▶ Consigne:
D'après l'article sur la stratégie énergétique de la France, quelle production d'électricité la programmation pluriannuelle de l'énergie prévoit-elle à l'horizon 2035 ?

Le haut-commissaire à l’énergie atomique critique la stratégie énergétique de la France, selon Les Échos

En France, la part des fossiles doit passer dans la consommation finale de 60 % en 2022 à 42 % en 2030, selon la Programmation pluriannuelle de l'énergie (PPE) et de la Stratégie nationale bas carbone (SNBC) et de 30 % en 2035. ©Shutterstock

Publié le 03/03/2025

4 min

Publié le 03/03/2025

Temps de lecture : 4 min 4 min

Le haut-commissaire à l’énergie atomique juge sévèrement la stratégie énergétique de la France pour 2035, dans un avis destiné à Matignon, et estime que l’objectif de réduction des émissions de CO₂ pour 2030 est « trop ambitieux« , rapporte le 3 mars le quotidien Les Échos.

Par la rédaction, avec AFP

 

« La stratégie volontariste de l’offre fait peser un risque de surproduction [d’électricité] si les possibilités d’exportation ne sont pas au rendez-vous » craint Vincent Berger, haut-commissaire à l’énergie atomique, pour qui une surcapacité de production électrique serait « très pénalisante pour le consommateur ou pour le contribuable », selon le document consulté par Les Échos. Car à l’horizon 2035, la programmation pluriannuelle de l’énergie (PPE) prévoit une production d’électricité de 692 TWh. Or ces dernières années, la demande d’électricité reste inférieure à la moyenne des années pré-Covid 2014-2019 : en 2024, malgré une hausse par rapport à 2023, elle était encore 12,7 % plus basse qu’avant la pandémie.

Objectif : 692 TWh d’électricité produite à horizon 2035

Cette potentielle surcapacité de production électrique rendrait les investissements massifs difficiles à rentabiliser. Raison pour laquelle le haut-commissaire à l’énergie atomique prône une « revue à la baisse de la croissance du photovoltaïque » dans la PPE. Contacté par l’AFP, le cabinet du ministre chargé de l’Industrie et de l’énergie n’avait pas réagi dans l’immédiat. L’entourage du Premier ministre, dont dépend le Haut-Commissariat à l’énergie atomique, a indiqué qu’il ne « confirmait pas ces Informations ». Selon cette source, « ces sujets ne relèvent pas du champ de compétences du HCEA mais de celui de RTE [le gestionnaire du réseau de transport électrique, NDLR], dont les travaux (…) très fouillés et avec une large concertation, ont alimenté les travaux du gouvernement sur la PPE ». Toujours selon Les Échos, Vincent Berger s’étonne aussi dans l’avis que la stratégie énergétique de la France pour 2025-2035 ait été « construite sur la base d’une directive européenne dont la réalité montre qu’elle ne pourra malheureusement pas être suivie des faits ».  Le haut-commissaire désigne là l’engagement de tous les États membres de l’Union européenne à réduire leurs émissions de gaz à effet de serre de 55 % en 2030 par rapport à 1990. Un objectif jugé « trop ambitieux » et qui « ne sera pas atteint« , selon Vincent Berger. En 2023, à sept ans de l’échéance, la France n’avait fait qu’un peu plus de la moitié du chemin : par rapport à 1990, ses émissions se se sont réduites que de 31 %, selon le ministère de la Transition écologique.

Données de repérage spatial
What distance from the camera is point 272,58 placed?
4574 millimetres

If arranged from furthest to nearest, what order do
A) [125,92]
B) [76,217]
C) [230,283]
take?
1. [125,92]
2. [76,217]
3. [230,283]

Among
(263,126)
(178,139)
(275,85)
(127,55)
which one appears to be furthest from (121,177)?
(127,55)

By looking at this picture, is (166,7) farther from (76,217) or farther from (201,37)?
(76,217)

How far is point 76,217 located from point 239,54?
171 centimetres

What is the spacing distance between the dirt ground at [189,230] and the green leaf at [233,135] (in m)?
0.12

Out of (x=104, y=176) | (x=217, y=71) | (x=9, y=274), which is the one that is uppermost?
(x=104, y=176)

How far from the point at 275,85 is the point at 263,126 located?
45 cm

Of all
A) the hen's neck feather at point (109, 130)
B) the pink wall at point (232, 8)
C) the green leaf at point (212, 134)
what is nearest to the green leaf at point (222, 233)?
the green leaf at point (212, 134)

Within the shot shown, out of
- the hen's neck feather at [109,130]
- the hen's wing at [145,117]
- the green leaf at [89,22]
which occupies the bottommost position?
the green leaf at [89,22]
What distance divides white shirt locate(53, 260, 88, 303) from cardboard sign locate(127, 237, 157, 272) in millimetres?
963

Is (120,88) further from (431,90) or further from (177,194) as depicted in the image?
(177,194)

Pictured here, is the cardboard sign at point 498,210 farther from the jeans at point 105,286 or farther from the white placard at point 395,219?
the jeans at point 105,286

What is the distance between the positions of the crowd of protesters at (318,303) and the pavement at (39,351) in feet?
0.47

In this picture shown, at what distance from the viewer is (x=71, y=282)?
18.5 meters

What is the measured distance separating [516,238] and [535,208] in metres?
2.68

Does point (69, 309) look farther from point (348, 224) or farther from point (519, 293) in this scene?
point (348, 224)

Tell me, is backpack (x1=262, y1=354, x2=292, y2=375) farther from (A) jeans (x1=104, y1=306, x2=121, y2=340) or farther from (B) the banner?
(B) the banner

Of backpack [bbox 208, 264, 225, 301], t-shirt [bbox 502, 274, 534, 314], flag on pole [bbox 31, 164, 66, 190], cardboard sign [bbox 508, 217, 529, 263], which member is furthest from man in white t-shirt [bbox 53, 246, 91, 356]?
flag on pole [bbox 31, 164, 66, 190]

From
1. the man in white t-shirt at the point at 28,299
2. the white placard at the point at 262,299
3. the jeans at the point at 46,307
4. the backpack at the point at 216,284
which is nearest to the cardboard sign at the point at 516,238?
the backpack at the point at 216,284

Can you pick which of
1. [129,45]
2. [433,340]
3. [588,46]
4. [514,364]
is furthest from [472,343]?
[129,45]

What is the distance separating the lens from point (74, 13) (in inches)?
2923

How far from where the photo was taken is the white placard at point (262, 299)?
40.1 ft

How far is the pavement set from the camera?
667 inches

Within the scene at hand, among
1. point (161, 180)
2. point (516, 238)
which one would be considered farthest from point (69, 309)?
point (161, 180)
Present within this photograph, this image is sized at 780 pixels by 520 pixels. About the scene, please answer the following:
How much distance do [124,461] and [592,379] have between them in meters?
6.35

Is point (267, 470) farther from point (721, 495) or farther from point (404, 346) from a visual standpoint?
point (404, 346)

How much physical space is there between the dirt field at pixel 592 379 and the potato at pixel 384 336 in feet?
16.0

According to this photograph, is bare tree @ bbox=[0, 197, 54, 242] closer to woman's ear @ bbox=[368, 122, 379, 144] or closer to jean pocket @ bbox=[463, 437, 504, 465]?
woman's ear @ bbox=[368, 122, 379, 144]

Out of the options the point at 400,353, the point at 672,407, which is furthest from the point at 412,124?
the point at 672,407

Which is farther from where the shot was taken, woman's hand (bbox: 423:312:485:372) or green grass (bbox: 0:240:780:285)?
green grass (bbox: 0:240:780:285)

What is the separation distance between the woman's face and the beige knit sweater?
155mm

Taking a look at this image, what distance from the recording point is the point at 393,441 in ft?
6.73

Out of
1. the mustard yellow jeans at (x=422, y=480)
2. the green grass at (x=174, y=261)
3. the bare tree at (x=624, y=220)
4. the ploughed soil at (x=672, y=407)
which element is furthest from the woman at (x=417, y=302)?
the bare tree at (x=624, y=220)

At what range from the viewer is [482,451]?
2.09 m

▶ Réponse attendue:
692 TWh.